PASSAGE TO READ:
**********

# Prepare everything

credit:
@kdmitrie

In [4]:
# pip install autogluon

In [5]:
%%time

from autogluon.tabular import TabularDataset, TabularPredictor
import pandas as pd
import numpy as np

TRAIN = 'data/train.csv'
TEST = 'data/test.csv'
ORIGINAL = 'data/Churn_Modelling.csv'

df_train = pd.read_csv(TRAIN)
df_orig = pd.read_csv(ORIGINAL)
df_test = pd.read_csv(TEST)

# Include the original dataset
df_train = pd.concat((df_train, df_orig), axis=0).drop(['id', 'RowNumber'], axis=1).drop_duplicates().dropna()

  from .autonotebook import tqdm as notebook_tqdm


CPU times: total: 109 ms
Wall time: 1.77 s


# Apply different preprocessing schemes

In [6]:
%%time
# Below is simple feature processing from https://www.kaggle.com/code/lordpatil/automl-autogluon

def processing1(df):
    df['Surname_len'] = df['Surname'].apply(len)
    df['Geography'] = df['Geography'].map({'France': 0, 'Spain': 1, 'Germany': 2})
    df['Gender'] = (df['Gender']=='Male').astype(np.int64)
    return df

def processing2(df):
    cols = ['CustomerId', 'Surname', 'CreditScore', 'Geography', 'Gender', 'Age', 'Balance', 'NumOfProducts', 'HasCrCard', 'IsActiveMember','EstimatedSalary', 'Exited']
    df = df.loc[df.groupby(cols)['Tenure'].idxmax()].drop_duplicates()
    df = df[(df.NumOfProducts < 4) | (df.HasCrCard == 1)]
    return df

def processing3(df):
    df['IsSenior'] = df['Age'].apply(lambda x: 1 if x >= 60 else 0)
    df['IsActive_by_CreditCard'] = df['HasCrCard'] * df['IsActiveMember']
    df['Products_Per_Tenure'] =  df['Tenure'] / df['NumOfProducts']
    df['AgeCat'] = np.round(df.Age/20).astype('int').astype('category')
    df['Sur_Geo_Gend_Sal'] = df['Surname']+df['Geography']+df['Gender']+np.round(df.EstimatedSalary).astype('str')
    return df

#df_train = processing1(df_train)
#df_test = processing1(df_test)

df_train = processing2(df_train)

df_train = processing3(df_train)
df_test = processing3(df_test)

**********

DATASET EXTRACT:
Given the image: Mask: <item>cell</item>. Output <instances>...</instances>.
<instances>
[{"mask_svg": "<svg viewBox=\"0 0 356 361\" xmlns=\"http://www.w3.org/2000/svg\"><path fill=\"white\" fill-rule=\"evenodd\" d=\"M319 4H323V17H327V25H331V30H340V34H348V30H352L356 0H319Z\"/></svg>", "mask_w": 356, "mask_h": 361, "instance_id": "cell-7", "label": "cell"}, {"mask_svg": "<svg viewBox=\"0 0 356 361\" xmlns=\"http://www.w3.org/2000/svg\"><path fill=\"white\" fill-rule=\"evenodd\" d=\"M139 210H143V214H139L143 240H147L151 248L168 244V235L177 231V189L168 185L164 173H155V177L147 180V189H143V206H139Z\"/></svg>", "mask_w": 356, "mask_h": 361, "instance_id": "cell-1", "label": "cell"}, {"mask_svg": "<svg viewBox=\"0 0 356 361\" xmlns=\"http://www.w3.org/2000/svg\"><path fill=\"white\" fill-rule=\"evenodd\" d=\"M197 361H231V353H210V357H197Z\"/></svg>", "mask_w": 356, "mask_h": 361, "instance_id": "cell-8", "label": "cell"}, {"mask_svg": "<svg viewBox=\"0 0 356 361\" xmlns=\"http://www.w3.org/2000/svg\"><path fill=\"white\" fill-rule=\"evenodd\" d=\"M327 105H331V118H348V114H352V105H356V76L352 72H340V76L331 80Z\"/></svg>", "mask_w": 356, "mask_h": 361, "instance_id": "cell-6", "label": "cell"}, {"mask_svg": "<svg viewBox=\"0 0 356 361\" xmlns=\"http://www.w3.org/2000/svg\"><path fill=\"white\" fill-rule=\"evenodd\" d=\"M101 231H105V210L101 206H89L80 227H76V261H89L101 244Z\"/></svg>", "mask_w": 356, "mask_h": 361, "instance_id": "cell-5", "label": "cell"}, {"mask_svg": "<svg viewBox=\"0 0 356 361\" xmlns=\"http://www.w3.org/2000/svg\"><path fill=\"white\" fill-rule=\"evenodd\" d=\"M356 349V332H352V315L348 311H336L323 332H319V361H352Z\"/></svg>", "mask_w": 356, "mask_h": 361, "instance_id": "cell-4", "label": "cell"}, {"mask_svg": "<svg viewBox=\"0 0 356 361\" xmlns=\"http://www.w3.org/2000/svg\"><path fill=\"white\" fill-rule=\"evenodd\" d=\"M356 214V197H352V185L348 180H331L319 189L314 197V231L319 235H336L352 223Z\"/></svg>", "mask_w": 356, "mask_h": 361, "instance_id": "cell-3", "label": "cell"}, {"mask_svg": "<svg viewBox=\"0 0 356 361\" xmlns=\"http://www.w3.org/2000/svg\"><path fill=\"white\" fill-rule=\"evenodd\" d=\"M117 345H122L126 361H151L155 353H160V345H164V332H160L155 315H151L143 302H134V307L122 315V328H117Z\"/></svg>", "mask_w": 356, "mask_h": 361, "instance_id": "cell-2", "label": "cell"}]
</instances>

**********

CHALLENGE 1:
Update the churn notebook's passage that opens with the words "CPU times: total: 109" and closes with "df['Gender'] = (df['Gender']=='Male').astype(np.int64)", replacing "Geography" with "Country" throughout.
CHALLENGE 2:
Summarize the churn notebook in two sentences.
CHALLENGE 3:
Resume the customer churn notebook from the point where it ends.

WRITTEN REPLY 1:
CPU times: total: 109 ms
Wall time: 1.77 s


# Apply different preprocessing schemes

In [6]:
%%time
# Below is simple feature processing from https://www.kaggle.com/code/lordpatil/automl-autogluon

def processing1(df):
    df['Surname_len'] = df['Surname'].apply(len)
    df['Country'] = df['Country'].map({'France': 0, 'Spain': 1, 'Germany': 2})
    df['Gender'] = (df['Gender']=='Male').astype(np.int64)

WRITTEN REPLY 2:
The notebook loads the training, test, and original churn CSV files with pandas, then appends the original data to the training set and drops the id and RowNumber columns, duplicate rows, and missing values. It defines three preprocessing functions: the first is commented out, the second is applied to the training data, and the third is applied to both the training and test data.

WRITTEN REPLY 3:
CPU times: total: 1.17 s
Wall time: 5.32 s


# Fit the AutoGluon predictor

In [7]:
%%time

train = TabularDataset(df_train)
test = TabularDataset(df_test)

automl = TabularPredictor(label='Exited', problem_type='binary', eval_metric='roc_auc')
automl.fit(train, presets='best_quality')

No path specified. Models will be saved in: "AutogluonModels\ag-20240130_091433"
Presets specified: ['best_quality']
Stack configuration (auto_stack=True): num_stack_levels=1, num_bag_folds=8, num_bag_sets=1
Dynamic stacking is enabled (dynamic_stacking=True). AutoGluon will try to determine whether the input data is affected by stacked overfitting and enable or disable stacking as a consequence.
Detecting stacked overfitting by sub-fitting AutoGluon on the input data. That is, copies of AutoGluon will be sub-fit on subset(s) of the data. Then, the holdout validation data is used to detect stacked overfitting.
Sub-fit(s) time limit is: 3600 seconds.
Starting holdout-based sub-fit for dynamic stacking. Context path is: AutogluonModels\ag-20240130_091433/ds_sub_fit/sub_fit_ho.
Beginning AutoGluon training ... Time limit = 900s
AutoGluon will save models to "AutogluonModels\ag-20240130_091433/ds_sub_fit/sub_fit_ho"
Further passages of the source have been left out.